Captioned web image data
=== Begin Enclosure ===
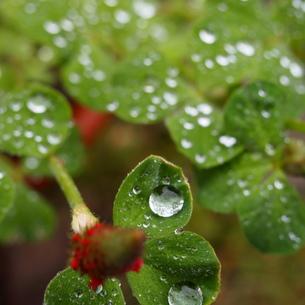 クロバーと雨の写真素材 [FYI00145687]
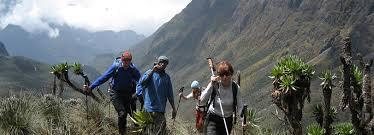 Best hiking safari Uganda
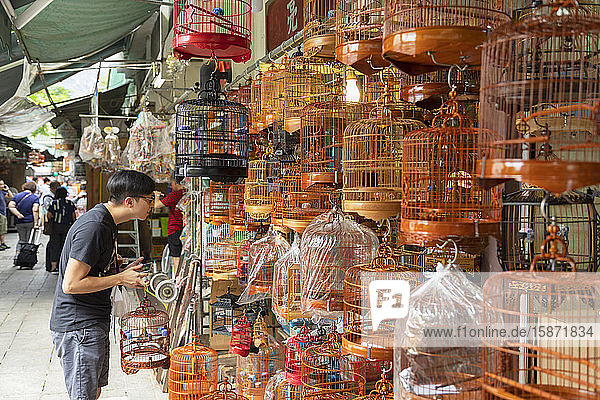 Bird Market  Mong Kok  Kowloon  Hong Kong  China  Asia
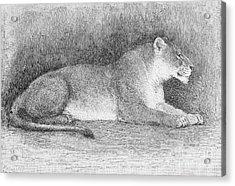 Lion Acrylic Print by Granger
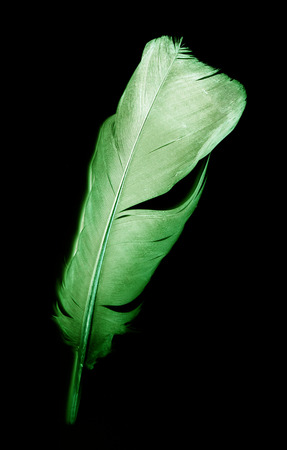 colorful bird feather on a black background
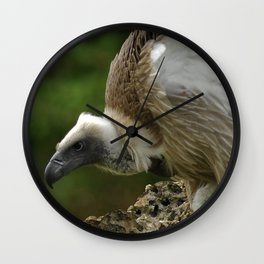 White-backed Vulture Wall Clock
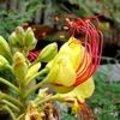 Caesalpinia gilliesii - paradijsvogelstruik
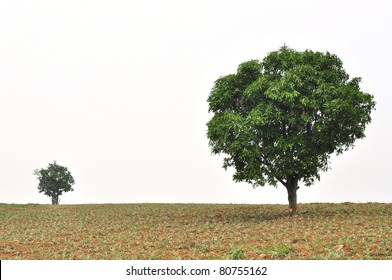 A small and big tree with new leaf growth standing in a pineapple field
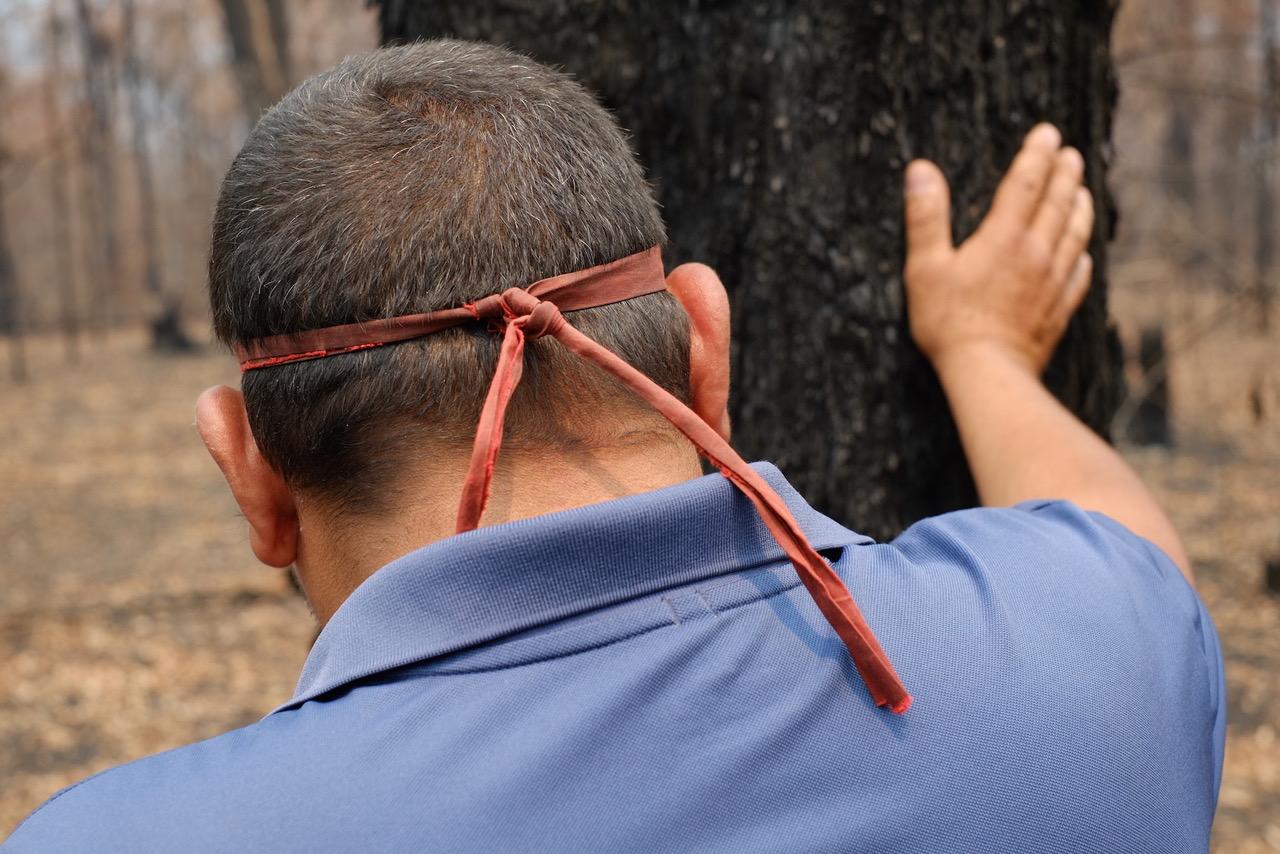 Bushfire healing 5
=== End Enclosure ===
WHAT YOU HAVE TO DO
Output the data above in full. Skip every picture.

ANSWER SPACE
 クロバーと雨の写真素材 [FYI00145687]
 Best hiking safari Uganda
 Bird Market  Mong Kok  Kowloon  Hong Kong  China  Asia
 Lion Acrylic Print by Granger
 colorful bird feather on a black background
 White-backed Vulture Wall Clock
 Caesalpinia gilliesii - paradijsvogelstruik
 A small and big tree with new leaf growth standing in a pineapple field
 Bushfire healing 5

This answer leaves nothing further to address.